Bedlam reigned, with hundreds of wild Warren followers swarming onto the field to shake hands, pound backs and in general, explode with pent-up emotion. It was a mighty big moment. And justly so as the Panthers rocked state football circles and re-kindled their own flame of hope for a proud procession to the throne room.
Somewhere in the neighborhood of 10,500 fans jammed every nook and cranny of the Warren field to see the battle of the titans. There were 8,200 tickets sold but a number of people reportedly “crashed” the gate through counterfeit tickets and there were several hundred fence – climbers. Most everyone came expecting to see a thriller and they were not let down.
* * *
WARREN DESERVES all that is to be accorded a giant killer.

However, Massillon did everything but score and she too must be given due recognition. Let it not be said the Tigers were any Little Sisters of the Poor.

(Records from a data source)
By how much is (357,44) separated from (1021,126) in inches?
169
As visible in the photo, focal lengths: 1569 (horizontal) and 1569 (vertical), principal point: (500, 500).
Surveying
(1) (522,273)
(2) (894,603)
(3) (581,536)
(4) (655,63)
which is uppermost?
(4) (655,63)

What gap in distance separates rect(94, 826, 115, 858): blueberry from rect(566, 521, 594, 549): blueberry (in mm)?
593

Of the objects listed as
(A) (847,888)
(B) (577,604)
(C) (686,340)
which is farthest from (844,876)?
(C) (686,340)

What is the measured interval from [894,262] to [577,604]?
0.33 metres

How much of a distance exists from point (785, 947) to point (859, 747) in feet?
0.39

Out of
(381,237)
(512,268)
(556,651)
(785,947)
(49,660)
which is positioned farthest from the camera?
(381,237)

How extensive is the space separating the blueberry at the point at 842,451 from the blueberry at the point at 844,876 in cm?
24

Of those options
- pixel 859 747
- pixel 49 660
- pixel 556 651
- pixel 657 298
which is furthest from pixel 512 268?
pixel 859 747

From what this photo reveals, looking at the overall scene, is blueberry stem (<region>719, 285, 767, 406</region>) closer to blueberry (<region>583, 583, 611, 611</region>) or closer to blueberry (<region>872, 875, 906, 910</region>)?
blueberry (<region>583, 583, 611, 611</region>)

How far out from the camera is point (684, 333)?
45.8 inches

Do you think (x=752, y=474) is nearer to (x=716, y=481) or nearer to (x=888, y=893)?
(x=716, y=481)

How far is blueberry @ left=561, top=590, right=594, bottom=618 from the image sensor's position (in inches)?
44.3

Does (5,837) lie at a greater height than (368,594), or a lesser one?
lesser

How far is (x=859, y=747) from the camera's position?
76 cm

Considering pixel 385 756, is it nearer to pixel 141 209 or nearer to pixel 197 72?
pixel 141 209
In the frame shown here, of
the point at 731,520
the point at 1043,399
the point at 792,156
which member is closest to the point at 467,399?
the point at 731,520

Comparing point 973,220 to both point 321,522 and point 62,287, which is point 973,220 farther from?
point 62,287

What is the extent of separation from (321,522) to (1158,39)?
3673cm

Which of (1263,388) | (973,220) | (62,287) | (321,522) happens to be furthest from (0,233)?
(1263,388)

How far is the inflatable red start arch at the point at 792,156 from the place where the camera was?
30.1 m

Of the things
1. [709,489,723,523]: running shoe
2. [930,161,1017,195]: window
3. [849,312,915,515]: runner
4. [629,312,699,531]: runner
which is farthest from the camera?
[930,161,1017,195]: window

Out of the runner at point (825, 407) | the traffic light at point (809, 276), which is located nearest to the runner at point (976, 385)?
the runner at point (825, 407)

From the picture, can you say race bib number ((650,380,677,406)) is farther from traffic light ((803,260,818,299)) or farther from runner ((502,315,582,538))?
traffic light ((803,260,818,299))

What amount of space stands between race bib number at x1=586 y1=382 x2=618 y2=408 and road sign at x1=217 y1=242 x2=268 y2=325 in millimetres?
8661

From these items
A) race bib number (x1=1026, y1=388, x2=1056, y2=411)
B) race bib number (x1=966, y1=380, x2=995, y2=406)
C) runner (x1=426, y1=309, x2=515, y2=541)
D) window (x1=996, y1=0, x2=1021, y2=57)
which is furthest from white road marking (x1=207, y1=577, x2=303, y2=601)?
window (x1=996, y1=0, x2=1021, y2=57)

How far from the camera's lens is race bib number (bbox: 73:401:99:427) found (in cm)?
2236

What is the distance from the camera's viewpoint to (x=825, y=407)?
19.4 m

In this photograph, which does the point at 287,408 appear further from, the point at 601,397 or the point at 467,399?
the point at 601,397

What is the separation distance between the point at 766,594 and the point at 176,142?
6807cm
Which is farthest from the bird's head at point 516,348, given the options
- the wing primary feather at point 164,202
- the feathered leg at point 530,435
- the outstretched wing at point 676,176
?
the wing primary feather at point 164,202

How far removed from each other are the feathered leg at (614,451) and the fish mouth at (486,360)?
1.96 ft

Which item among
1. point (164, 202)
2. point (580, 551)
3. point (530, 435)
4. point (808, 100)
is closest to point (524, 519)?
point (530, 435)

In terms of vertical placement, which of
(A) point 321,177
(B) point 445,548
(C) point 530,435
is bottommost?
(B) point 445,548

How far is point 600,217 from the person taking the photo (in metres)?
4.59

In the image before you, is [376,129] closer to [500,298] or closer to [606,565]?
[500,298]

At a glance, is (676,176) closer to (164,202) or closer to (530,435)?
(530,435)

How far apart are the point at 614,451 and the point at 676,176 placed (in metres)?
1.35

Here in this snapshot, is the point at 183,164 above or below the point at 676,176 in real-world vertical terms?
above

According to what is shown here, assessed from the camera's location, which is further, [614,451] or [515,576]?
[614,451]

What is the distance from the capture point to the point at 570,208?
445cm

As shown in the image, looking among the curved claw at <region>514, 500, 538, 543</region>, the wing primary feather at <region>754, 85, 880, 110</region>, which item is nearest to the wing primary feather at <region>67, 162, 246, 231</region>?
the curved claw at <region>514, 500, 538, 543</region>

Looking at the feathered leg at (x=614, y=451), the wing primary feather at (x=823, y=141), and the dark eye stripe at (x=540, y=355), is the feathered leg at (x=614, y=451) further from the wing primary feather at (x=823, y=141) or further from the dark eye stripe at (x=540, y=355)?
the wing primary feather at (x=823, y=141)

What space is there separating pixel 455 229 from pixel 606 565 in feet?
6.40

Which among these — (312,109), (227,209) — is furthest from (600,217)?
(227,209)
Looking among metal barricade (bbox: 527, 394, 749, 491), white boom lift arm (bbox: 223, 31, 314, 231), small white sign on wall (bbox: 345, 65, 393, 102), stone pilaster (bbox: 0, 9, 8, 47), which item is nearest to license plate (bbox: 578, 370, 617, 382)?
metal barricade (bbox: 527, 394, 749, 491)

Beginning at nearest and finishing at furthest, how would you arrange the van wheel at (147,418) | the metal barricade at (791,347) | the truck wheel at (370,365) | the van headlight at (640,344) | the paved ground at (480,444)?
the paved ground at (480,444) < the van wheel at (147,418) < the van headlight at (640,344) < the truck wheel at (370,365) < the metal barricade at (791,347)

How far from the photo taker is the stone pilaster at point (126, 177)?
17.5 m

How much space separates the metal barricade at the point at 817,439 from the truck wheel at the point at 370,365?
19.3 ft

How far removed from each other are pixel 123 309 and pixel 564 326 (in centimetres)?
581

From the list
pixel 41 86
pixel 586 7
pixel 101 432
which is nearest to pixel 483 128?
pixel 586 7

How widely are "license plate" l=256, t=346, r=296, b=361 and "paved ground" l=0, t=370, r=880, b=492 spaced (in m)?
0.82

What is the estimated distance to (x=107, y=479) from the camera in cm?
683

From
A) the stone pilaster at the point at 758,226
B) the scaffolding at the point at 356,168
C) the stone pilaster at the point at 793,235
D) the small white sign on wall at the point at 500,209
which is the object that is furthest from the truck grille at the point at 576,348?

#### [TASK LIST]
(1) In the football game report, how many tickets were sold?
(2) Continue the football game report from its last sentence.

#### [REPLIES]
(1) 8,200 tickets were sold.

(2)
Leo Strang’s eleven fought just as hard as Warren. They hit just as hard and if you don’t believe there was some rockin’ and reelin’ socking during those hectic 48 minutes of action you should ask some of those boys who saw stars once in a while. No less than 10 time-outs were taken because a player had the wind knocked out of him. Warren alone had seven injury time-outs.

The hard-to-swallow loss came after the Bengals had cast aside five opponents and tied Alliance. Warren, ranked fourth in the state following the loss to Central, now owns a 5-1-1 mark, with Sharon, Pa., Lorain and Youngstown South remaining on its schedule.

Massillon has Barberton, Akron Garfield and Canton McKinley left and if the Tigers are successful the rest of the way, the results could make it a close fit at the wire.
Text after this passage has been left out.